Autour, Maria Pourchet a disposé les proches et les moins proches de Reine, comme autant de pièces d’un puzzle parfait. Le mari, avocat fiscaliste rencontré pendant leurs études. Issu d’un milieu bourgeois, le calme et raisonnable Pierre sera vite dépassé par les événements. Étienne, le copain de toujours. Reine et lui étaient au collège ensemble dans la ville de province où ils ont grandi. Reine appartenait à la classe moyenne, Étienne à un milieu très modeste.
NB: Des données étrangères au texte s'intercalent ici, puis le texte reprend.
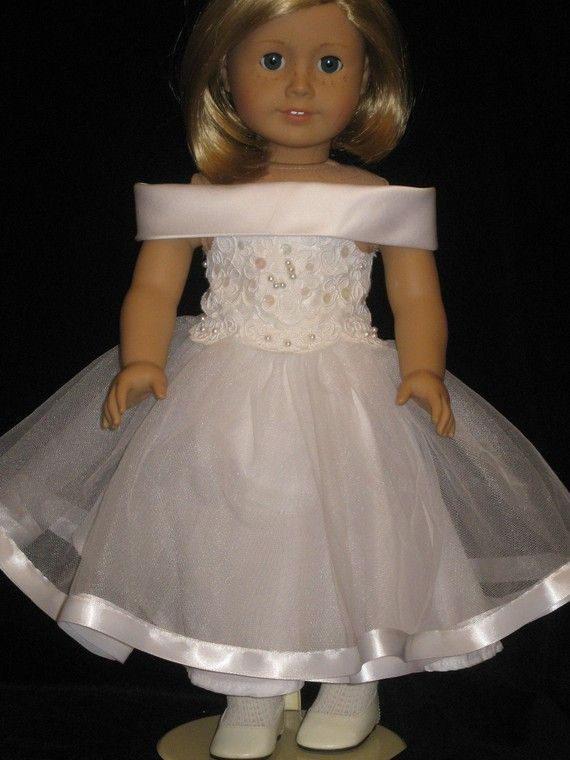 White dancing dress for American Girl Doll - OntheTownDesigns - Etsy - This white fancy dancing dress has a vintage flair. Two layer of soft net are edged in white satin ribbon. The bottom layer is white nylon. The beautiful bodice is covered with lace, sequins and pearls. The shawl collar is made of white satin and the back closure is velcro.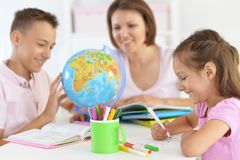 mother-children-doing-homework-home-mother-children-doing-homework-together-home-124415783
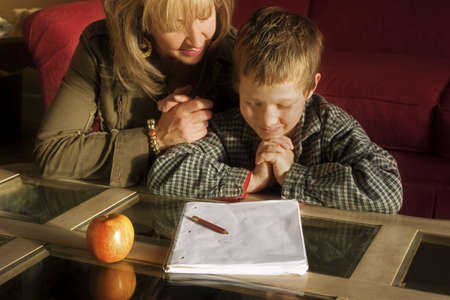 Mother and son praying together photo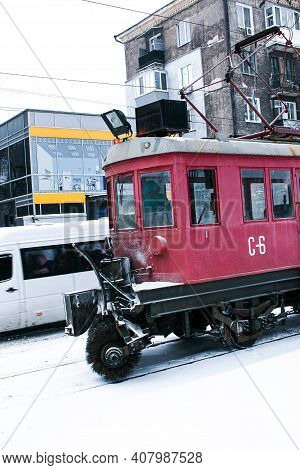 A Special Tram For Cleaning Snow On Rails. A Retro Tram Removes A Layer Of Snow From The Rails With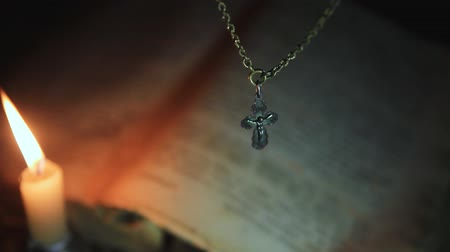 holy book : the cross on the chain above the psalter Stock Footage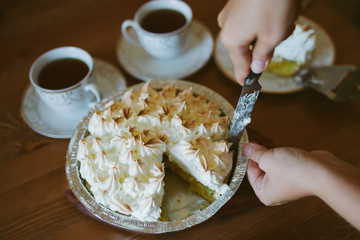 Woman cutting a slice of baked lemon pie in the kitchen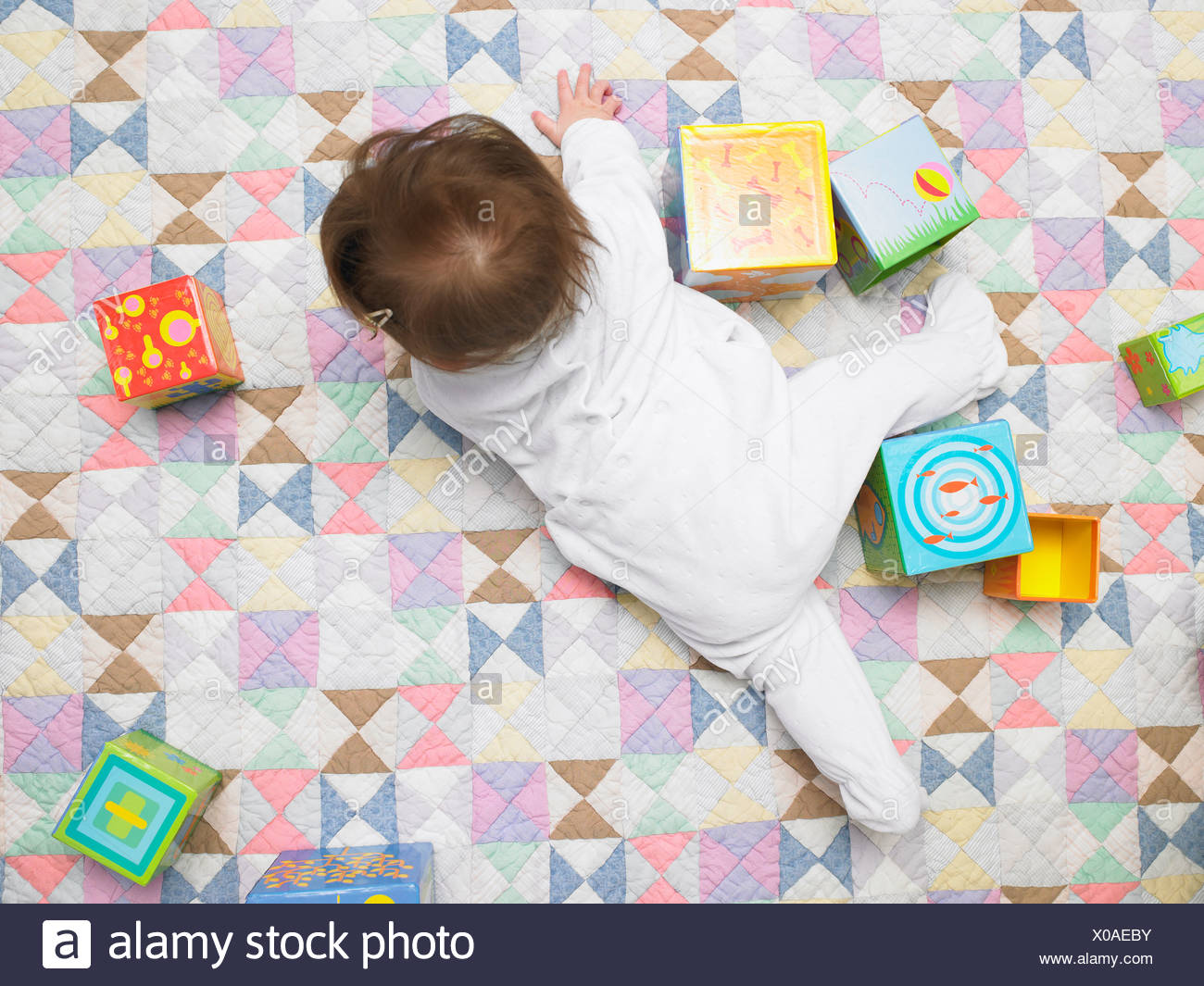 Baby with cubes on quilt - Stock Image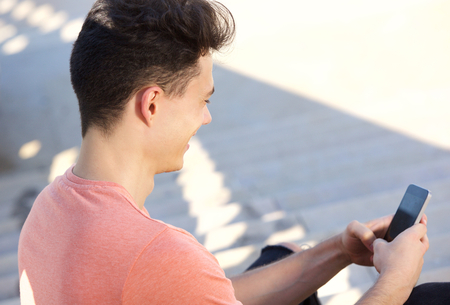 chat: Side portrait of a young guy typing text message on cell phone Stock Photo
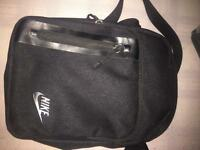 All black small items Nike bag
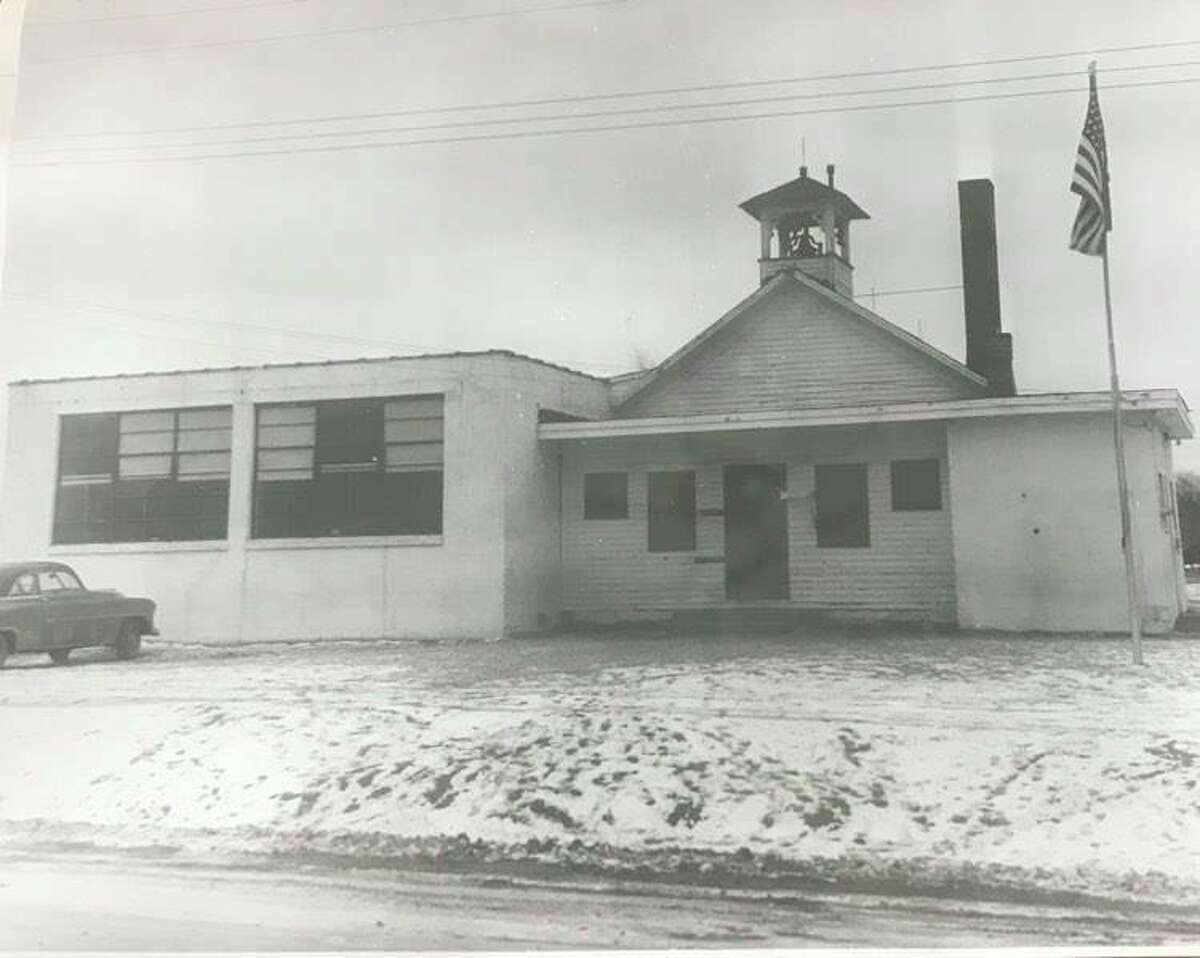 The original Cady school, with school bell on Sturgeon Road. Cady had two additions since the building was first constructed. January 1956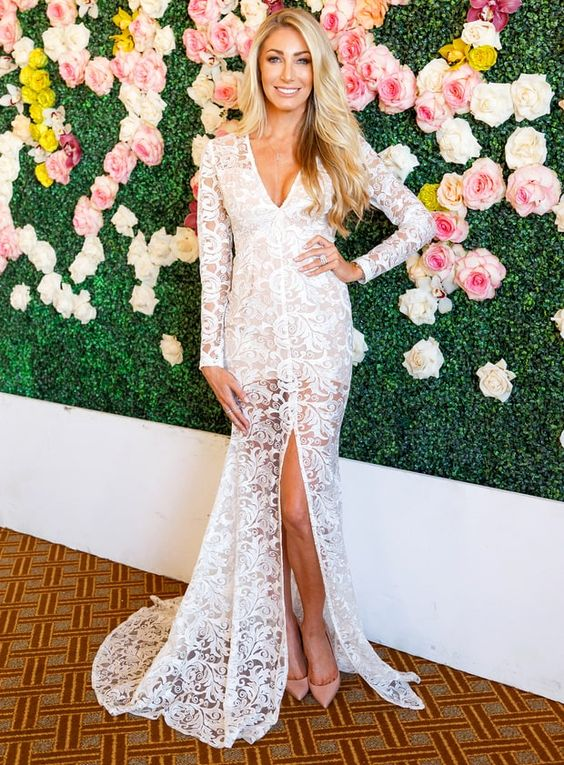 an ivory lace dress with long sleeves, a front slit, a deep V-neckline and a small train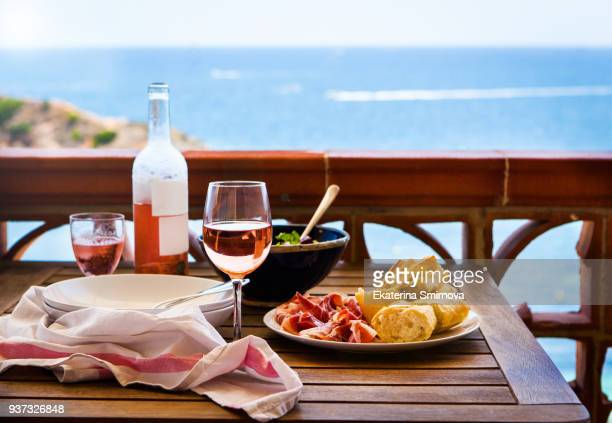 fresh delicious dinner - salad, bread, ham, rose wine on balcony - french food stock pictures, royalty-free photos & images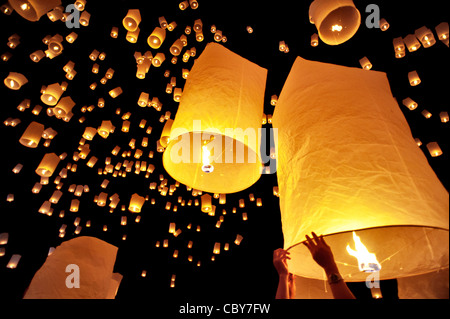 Traditional fire lanterns being released into the night sky during the Loi Krathongfestival in Chiang Mai, Thailand, - Stock Photo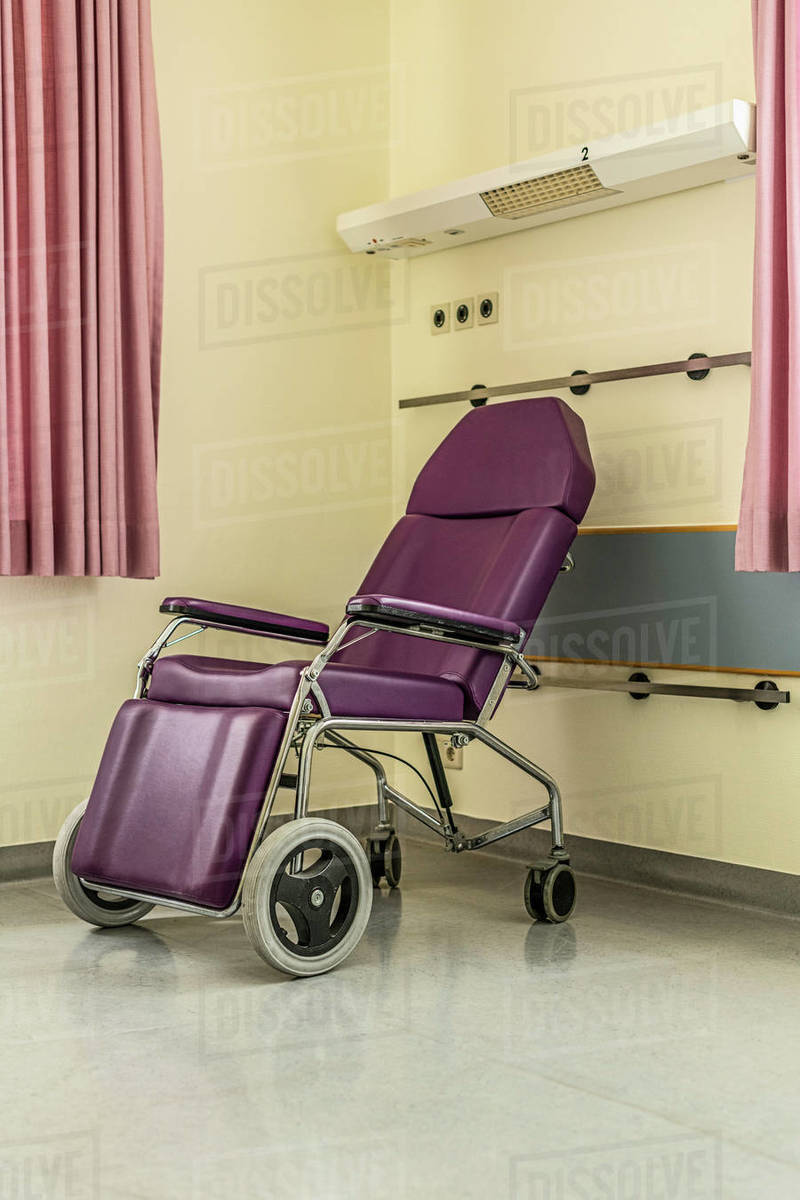 Purple reclining wheelchair in hospital room Royalty-free stock photo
Il a grimpé les échelons un à un, pur produit de la méritocratie, capable d’ingérer les codes et les règles mieux que personne. Cultivé, surdoué et virtuose, Étienne se rêve un grand destin. Mais tout ce que font Reine et Étienne, ils le réussissent d’une certaine manière ensemble, de concert, en s’épaulant dans ce Paris où ils évoluent tant bien que mal au milieu d’une caste qui, au départ, leur était étrangère. Mais il y a aussi les personnages qui pour être secondaires ne sont pas moins importants. Cyril Diamant-Du Trevic, le fils de famille flambeur. Les investisseurs de Warm Capital. Ou encore Julius, l’assistant de Reine, comédien de formation.

Une fois le décor mis en place, le jeu de massacre peut commencer.

À l’humour, Maria Pourchet ajoute de la profondeur, et un portrait très précis du monde de l’entreprenariat.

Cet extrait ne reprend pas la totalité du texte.